DIRECTIONS FOR THIS TASK:
Rewrite the lines below as a numbered list, omitting any blank lines.

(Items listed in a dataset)

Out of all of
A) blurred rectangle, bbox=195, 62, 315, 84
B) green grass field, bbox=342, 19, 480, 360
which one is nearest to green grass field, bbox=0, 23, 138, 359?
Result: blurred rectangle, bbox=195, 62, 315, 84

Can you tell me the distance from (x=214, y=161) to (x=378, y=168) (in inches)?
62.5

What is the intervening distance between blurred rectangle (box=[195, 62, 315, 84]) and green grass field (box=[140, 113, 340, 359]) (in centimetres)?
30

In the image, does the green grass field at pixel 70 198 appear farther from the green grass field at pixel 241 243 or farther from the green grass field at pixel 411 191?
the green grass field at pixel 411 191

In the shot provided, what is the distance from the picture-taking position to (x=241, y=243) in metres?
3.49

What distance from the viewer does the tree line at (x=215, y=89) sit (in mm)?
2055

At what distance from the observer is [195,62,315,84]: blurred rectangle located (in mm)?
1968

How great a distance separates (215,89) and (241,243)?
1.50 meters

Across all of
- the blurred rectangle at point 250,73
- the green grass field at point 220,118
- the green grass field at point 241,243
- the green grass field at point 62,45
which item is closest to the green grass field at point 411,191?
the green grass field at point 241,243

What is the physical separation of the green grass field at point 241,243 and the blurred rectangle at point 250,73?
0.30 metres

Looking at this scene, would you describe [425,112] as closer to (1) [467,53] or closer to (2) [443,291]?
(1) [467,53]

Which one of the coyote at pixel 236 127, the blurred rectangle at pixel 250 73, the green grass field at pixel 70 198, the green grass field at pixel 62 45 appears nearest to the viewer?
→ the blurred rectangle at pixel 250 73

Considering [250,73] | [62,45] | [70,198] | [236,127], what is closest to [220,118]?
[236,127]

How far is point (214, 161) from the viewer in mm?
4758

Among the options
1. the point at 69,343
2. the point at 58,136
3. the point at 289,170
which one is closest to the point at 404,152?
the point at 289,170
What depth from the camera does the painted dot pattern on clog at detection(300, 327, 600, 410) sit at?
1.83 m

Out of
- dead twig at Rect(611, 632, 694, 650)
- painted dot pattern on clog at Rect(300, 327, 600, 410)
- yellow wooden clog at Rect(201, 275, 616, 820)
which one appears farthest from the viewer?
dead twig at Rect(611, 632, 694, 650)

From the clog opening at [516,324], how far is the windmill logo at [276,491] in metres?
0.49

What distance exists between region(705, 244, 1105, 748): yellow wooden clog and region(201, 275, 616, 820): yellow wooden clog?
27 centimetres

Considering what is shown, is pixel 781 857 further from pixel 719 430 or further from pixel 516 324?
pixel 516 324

ANSWER TO THIS PROBLEM:
1. Out of all of
2. A) blurred rectangle, bbox=195, 62, 315, 84
3. B) green grass field, bbox=342, 19, 480, 360
4. which one is nearest to green grass field, bbox=0, 23, 138, 359?
5. Result: blurred rectangle, bbox=195, 62, 315, 84
6. Can you tell me the distance from (x=214, y=161) to (x=378, y=168) (in inches)?
7. 62.5
8. What is the intervening distance between blurred rectangle (box=[195, 62, 315, 84]) and green grass field (box=[140, 113, 340, 359]) (in centimetres)?
9. 30
10. In the image, does the green grass field at pixel 70 198 appear farther from the green grass field at pixel 241 243 or farther from the green grass field at pixel 411 191?
11. the green grass field at pixel 411 191
12. In the shot provided, what is the distance from the picture-taking position to (x=241, y=243) in metres?
13. 3.49
14. What distance from the viewer does the tree line at (x=215, y=89) sit (in mm)?
15. 2055
16. At what distance from the observer is [195,62,315,84]: blurred rectangle located (in mm)?
17. 1968
18. How great a distance separates (215,89) and (241,243)?
19. 1.50 meters
20. Across all of
21. - the blurred rectangle at point 250,73
22. - the green grass field at point 220,118
23. - the green grass field at point 241,243
24. - the green grass field at point 62,45
25. which item is closest to the green grass field at point 411,191?
26. the green grass field at point 241,243
27. What is the physical separation of the green grass field at point 241,243 and the blurred rectangle at point 250,73?
28. 0.30 metres
29. Looking at this scene, would you describe [425,112] as closer to (1) [467,53] or closer to (2) [443,291]?
30. (1) [467,53]
31. Which one of the coyote at pixel 236 127, the blurred rectangle at pixel 250 73, the green grass field at pixel 70 198, the green grass field at pixel 62 45 appears nearest to the viewer?
32. → the blurred rectangle at pixel 250 73
33. Considering [250,73] | [62,45] | [70,198] | [236,127], what is closest to [220,118]?
34. [236,127]
35. How far is point (214, 161) from the viewer in mm?
36. 4758
37. Among the options
38. 1. the point at 69,343
39. 2. the point at 58,136
40. 3. the point at 289,170
41. which one is closest to the point at 404,152?
42. the point at 289,170
43. What depth from the camera does the painted dot pattern on clog at detection(300, 327, 600, 410) sit at?
44. 1.83 m
45. Out of
46. - dead twig at Rect(611, 632, 694, 650)
47. - painted dot pattern on clog at Rect(300, 327, 600, 410)
48. - yellow wooden clog at Rect(201, 275, 616, 820)
49. which one appears farthest from the viewer?
50. dead twig at Rect(611, 632, 694, 650)
51. From the clog opening at [516,324], how far is the windmill logo at [276,491] in metres?
52. 0.49
53. What distance exists between region(705, 244, 1105, 748): yellow wooden clog and region(201, 275, 616, 820): yellow wooden clog?
54. 27 centimetres
55. Considering what is shown, is pixel 781 857 further from pixel 719 430 or further from pixel 516 324?
56. pixel 516 324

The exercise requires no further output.